Breaking The Mask

I’ve come to understand that nothing happens until you are ready for it. It’s been in the past couple of weeks that I have felt a shift in my energetic field. First I no longer cared what other people thought of me. This was a huge breakthrough and quite frankly one that I had been striving to get to for much of my adult life. As I have mentioned in here before the people pleasing practice was a well worn groove in the path that is my life. I can’t even remember a time when I wasn’t striving for someone else’s approval. This lead to a life of attempting hits but only coming up with misses. I never felt as though I could get things “just right” with someone and that often left me feeling constantly inadequate. The realization that I could not make everyone happy came like a meteor into my atmosphere just weeks ago through a relationship that is of great importance to me. I had been spending some time trying to get the person to see me, to see my way. But all of my attempts seemed to fall flat and I was beginning to wonder why I was continually beating my head on the wall. What was I hoping to accomplish? Was it that I wanted approval or was it something else? I wanted answers but none were coming. I had to take a step back, reassess and ask myself what did I ultimately want our of this relationship and would it even be possible?

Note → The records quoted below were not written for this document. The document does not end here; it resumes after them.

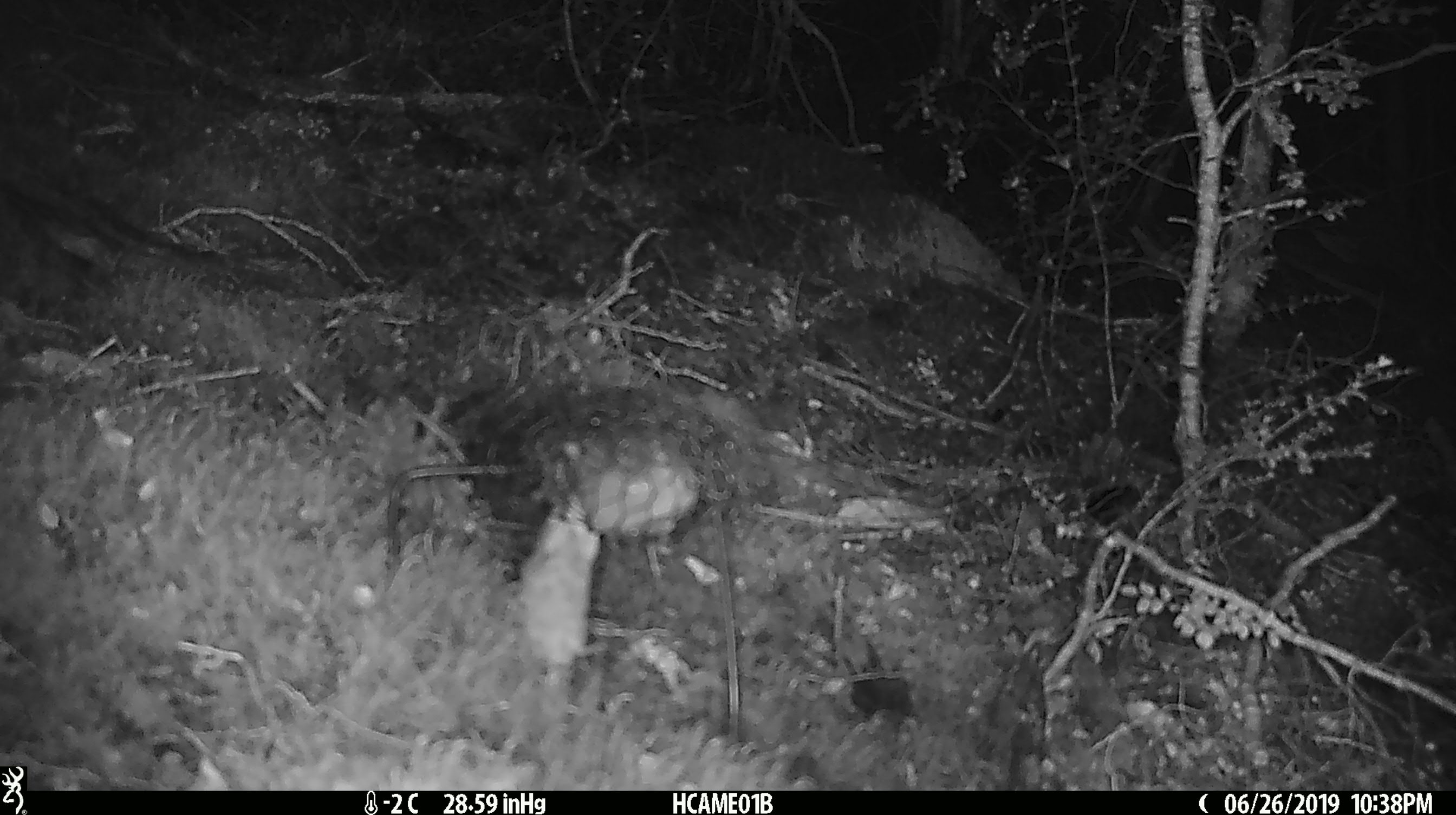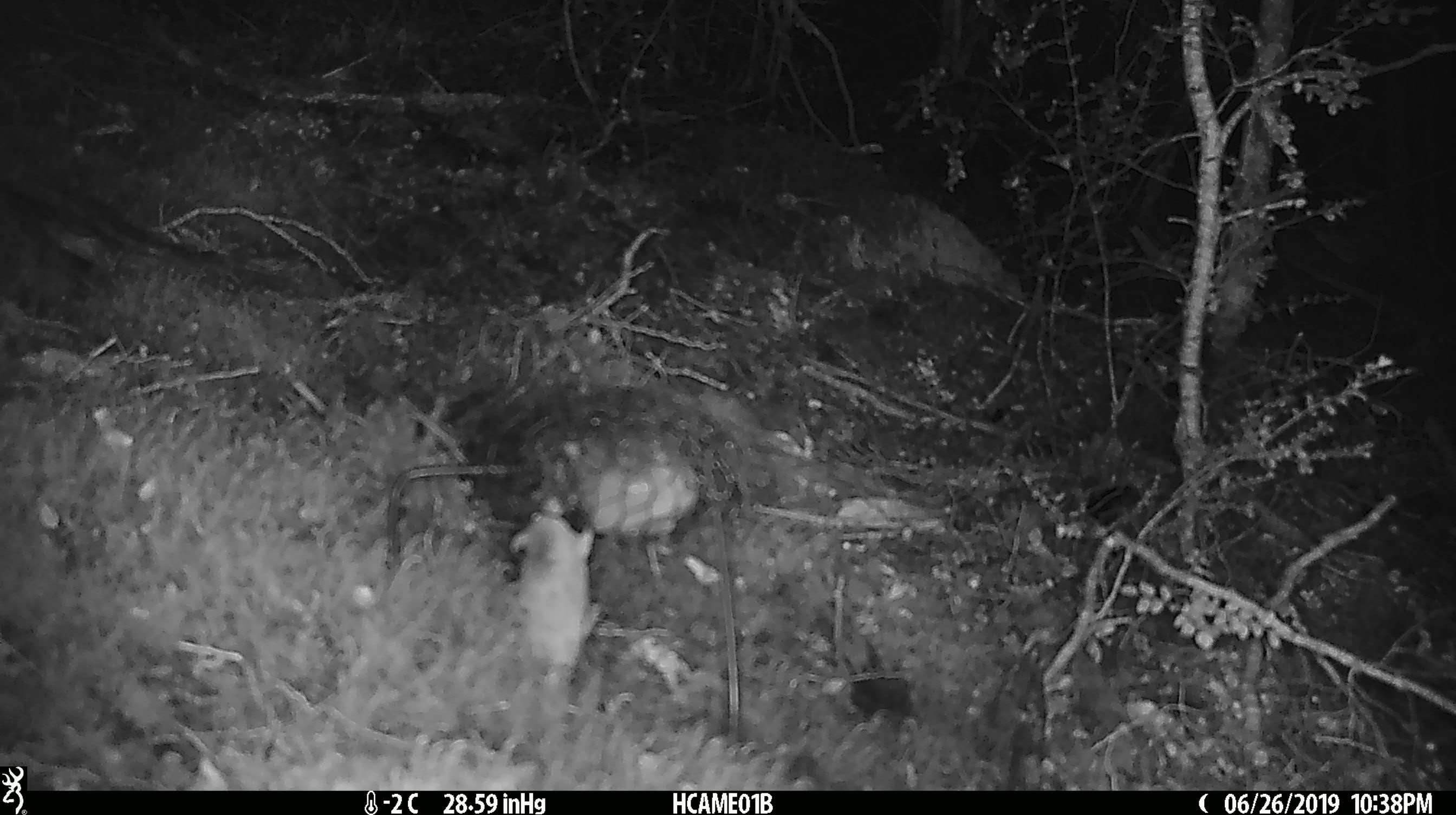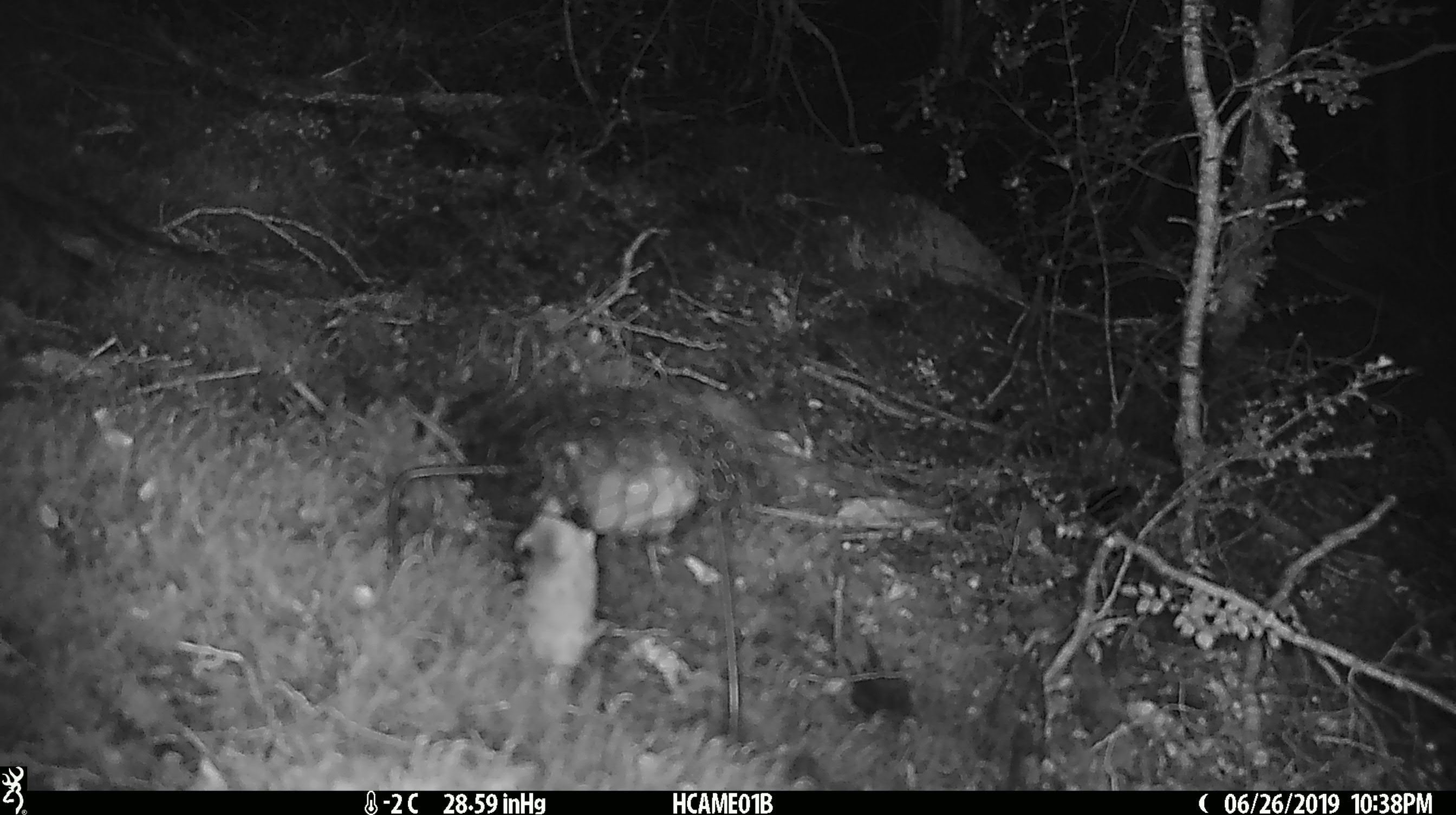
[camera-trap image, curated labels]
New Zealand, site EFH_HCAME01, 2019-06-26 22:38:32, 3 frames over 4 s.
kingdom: Animalia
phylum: Chordata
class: Mammalia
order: Rodentia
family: Muridae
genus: Mus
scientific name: Mus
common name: mouse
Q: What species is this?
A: Mouse (Mus).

When the people that you are trying to please are connected to your core identity it can be difficult to ask yourself those deeper probing questions that either leave you with no answers, or answers that you don’t want to hear. What I saw in this relationship (as is the case in all relationships) was a mirror. There was an opportunity to see myself reflected. Rather than look at who I wanted to be or who I was trying to be, I had to look at who I really am. This was a bit difficult. My shadow and inner child work, which I often view as one in the same, had become much more intense lately. I was facing into some truths about my traumas, about myself at the different ages when some of those major traumas occurred, and acknowledge that the stories that I had been telling myself all these years may have not been the most accurate. I’ve said before that memories are a funny thing. We like to think that they remain in tact and clear of the events that happened, remaining as truthful and error-free as possible but that’s just not so. Years ago I had come to the conclusion that what I needed was forgiveness. But not from myself to myself. Oh no! I wanted forgiveness from the other people who were in these traumatic moments. But even the spiritualist knew that such a demand was coming from a hurt place.

So I shifted my focus towards myself. I wrote all sorts of affirmations, spoke all the hippie positive words, read tons of books on the topic and even in certain cases implemented practices that could be used my any practitioner of wellness to one of their clients. But I felt like I was coming up short again. I didn’t feel that forgiveness truthfully in my heart. I believe that sometimes I am putting so much effort into getting through something that I rarely allow myself the space and time to just collapse. Lately I’ve had to hold space for people who have been going through their own shifts and transformations and I could do was sit with them or be with them as their pain swelled and crashed time and again. This is not an easy practice and I realized as I was being with others in their grief that I was trying so hard to avoid mine. I’ve talked before about grief and the practice of grieving which I believe none of us are good at and not equipped to help others in their grieving. Some years ago I started training to become a death doula, not just to help loved ones who are experiencing or have experienced the loss of a loved one, but also to get some “in the field” practice of being a grief counselor.

Much of what we all of grieving is ourselves and the loss of our identities. I’ve been struggling with that for my own self. Now not only do we all have to deal with the grieving of ourselves and who we thought we were, but we must also grieve the world around us. Life is so fragile. Our human experience is held up by thin sheets and threads of glass, easily broken at a moments notice. And maybe that’s what the Creator had in mind when it came to living this human life. Maybe we must continually break ourselves open to be reborn again and again. We see this pattern in nature, yet we push against it in our own lives. In order for growth, things must break, die and be cut off. Whether we actively do the cutting, breaking, dying or not is irrelevant because it’s going to happen one way or another. Trying to avoid the inevitable only causes the pain the be greater. This may sound harsh and I don’t intend for it be. But I’ve learned that acceptance gives space for all of life’s complexities. I don’t have to hold up a facade in order to save face. The face that I am trying to save in effect is the truest one of me and when I create some idealistic version of myself in order to trudge through life’s battlefield, I end up coming out battered and bruised. If I can just be, just exist, I am more aligned with life and the truth that everything is messy and I don’t have to be perfect. All I have to do is show up.